Smartly packaged, the recent issue of Masik Basumati has the looks and content which will make a passerby give it a second glance at the news stand and buy it. With a century of tradition energised by a 21st century vim and vigour, this state government publication is far from being an official handout. This issue in keeping with its connection with Sri Ramakrishna starts with a write-up on the troubles and trials Swami Vivekananda had to face before his Chicago address made his name boom across the New World. As the state passes through times which cannot be called smooth, some lessons of not succumbing to problems which appear to be overwhelming can be drawn from this contribution of Swami Chidrupananda. The write-up on Rio Olympics comes as a pleasant surprise.

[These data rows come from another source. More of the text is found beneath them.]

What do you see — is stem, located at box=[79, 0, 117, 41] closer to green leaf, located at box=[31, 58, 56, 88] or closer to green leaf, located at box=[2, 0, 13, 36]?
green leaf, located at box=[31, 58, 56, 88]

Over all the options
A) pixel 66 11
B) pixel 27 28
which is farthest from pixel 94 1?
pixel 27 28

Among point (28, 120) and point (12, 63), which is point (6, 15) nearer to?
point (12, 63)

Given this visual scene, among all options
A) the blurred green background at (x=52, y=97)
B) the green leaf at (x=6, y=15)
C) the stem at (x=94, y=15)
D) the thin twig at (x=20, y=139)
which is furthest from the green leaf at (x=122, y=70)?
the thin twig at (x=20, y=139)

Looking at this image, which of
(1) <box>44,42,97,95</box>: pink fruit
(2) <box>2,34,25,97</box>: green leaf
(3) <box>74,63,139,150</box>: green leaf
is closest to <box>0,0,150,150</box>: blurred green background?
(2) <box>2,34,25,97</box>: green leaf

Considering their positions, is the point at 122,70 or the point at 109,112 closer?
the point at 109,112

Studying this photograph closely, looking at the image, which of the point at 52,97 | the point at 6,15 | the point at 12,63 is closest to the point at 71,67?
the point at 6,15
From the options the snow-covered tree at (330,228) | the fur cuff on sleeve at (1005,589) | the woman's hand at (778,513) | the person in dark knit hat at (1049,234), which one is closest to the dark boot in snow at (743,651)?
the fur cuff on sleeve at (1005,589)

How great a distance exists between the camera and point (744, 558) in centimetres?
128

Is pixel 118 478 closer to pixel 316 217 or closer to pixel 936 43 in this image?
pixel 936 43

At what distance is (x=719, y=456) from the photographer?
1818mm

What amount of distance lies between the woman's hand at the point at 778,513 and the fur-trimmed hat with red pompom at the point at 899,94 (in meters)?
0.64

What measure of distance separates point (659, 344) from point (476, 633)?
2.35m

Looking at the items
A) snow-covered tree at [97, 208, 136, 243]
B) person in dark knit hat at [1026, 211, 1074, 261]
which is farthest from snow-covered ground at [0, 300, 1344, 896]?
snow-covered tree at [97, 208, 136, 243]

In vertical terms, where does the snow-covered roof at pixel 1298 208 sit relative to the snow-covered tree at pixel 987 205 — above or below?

The Bengali translation of the comic strip Le Secret De Esparadon by Edward P Jacobs is a clear pointer that those running this magazine now have come up with a perfect combination of tradition and modernity. Khajuraho Sundari, a serialised novel by Himadrikishor Dasgupta together with a novelette, Surer Pakhi Ebong by Sujit Dasgupta and a short story Mrinmoyee by Anirudha Raha helps retain the magazine’s literary character. The write-ups on puppets by Namita Mullik and a travelogue on Chota Mangora adds to the variety of the publication. The piece on the author Mamlukul Fatema Khanam and a comic strip on Alaler Gharer Dulal may be as different from each other as chalk and cheese, but certainly adds to the magazine’s literary value. One would have expected an eulogy on Mahasweta Devi given her proximity to the present dispensation. But Anil Acharya’s writeup on the author who is no more is a balanced evaluation of a woman writer who called spade by no other name and was never reluctant to stand up be counted for a cause she believed in.